A couple things Ob. I was aware of your dive into Wellesley, but was surprised about your dive into the intermediate term bond fund.
The data in your OP seems to be based on the Wellesley growth of $10,000 chart on their website and comparing April 30 to July 31. IIRC you made you investment in Wellesley in early March so if your are going to assess your investment performance based on that graph you should probably look at Feb 28 ($10,490) compared to Jul 31 ($10,788). Alternatively, you could compare the share price(s) you bought at to the current share price but that would be somewhat too simple since you have received a couple dividends since March. Based on the timing of the post when you bought Wellesley, I think you may be up. The best way to assess your performance is to (if you use Quicken) look at a Investment Performance Report for that holding since it will look at the specific day(s) you invested and any dividends were reinvested and the ending value. Or if you don't use Quicken you can log on to VG and go to Personal Performance under the My Accounts tab and look at the Select specific holdings choice on that screen.
On the bond fund, intermediate term bonds have been taking a beating lately and you may have seen several threads where some people are concerned about the near term outlook for bonds given the widely expected increase in interest rates (which cause the value of bonds to decline) and that is what is driving the decline in that fund. That fund has a duration of 6.6, which means that for each 1% increase in interest rates that one would expect that fund to decline in value 6.6%. If the economy continues to improve and interest rates increase then one would expect that and other bond funds to decline in value and gradually recover over the long run as maturing bonds are reinvested by the funds at those higher interest rates. So if your time horizon for this investment is long (say 10 years or more) then you should come out fine in the long run.

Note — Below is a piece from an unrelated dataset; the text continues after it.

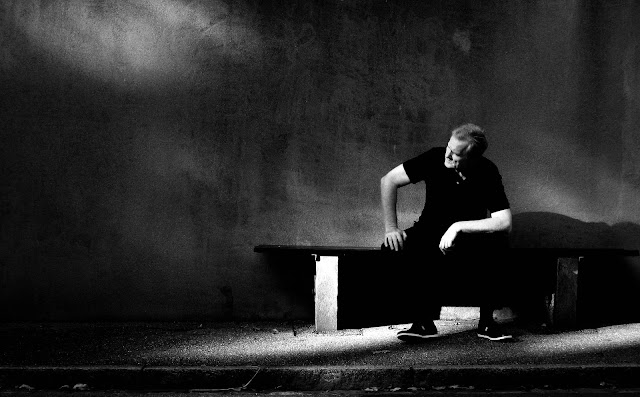 Man sitting on a bench in black and white.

As you may appreciate having been around here for a long time, many of us hold bonds not because we love bonds or the income of bonds, but to add stability and diversification to our overall portfolios. IOW, for me for example, as interest rates rise I expect my bond returns to be negative in the short term and very modest (2-3%) in the long term but assuming the cause of the interest rate rise is an improving economy I expect my equities to do very well and the 40% of bonds that I hold add stability and diversification to my overall portfolio. To be candid, since you don't hold any stocks (other than inside Wellesley) so you won't gain the diversification benefits of bonds, I would not see bonds as being a good investment for you in the near term.
If I was investing only for income, I would not be keen on bond funds right now due to the interest rate risk, but I would favor individual bonds or target date bond funds. Over the past 6 months, I have moved a significant part of my bond portfolio to target date bond funds that mature in 2019 and 2020 as a substitute for CDs.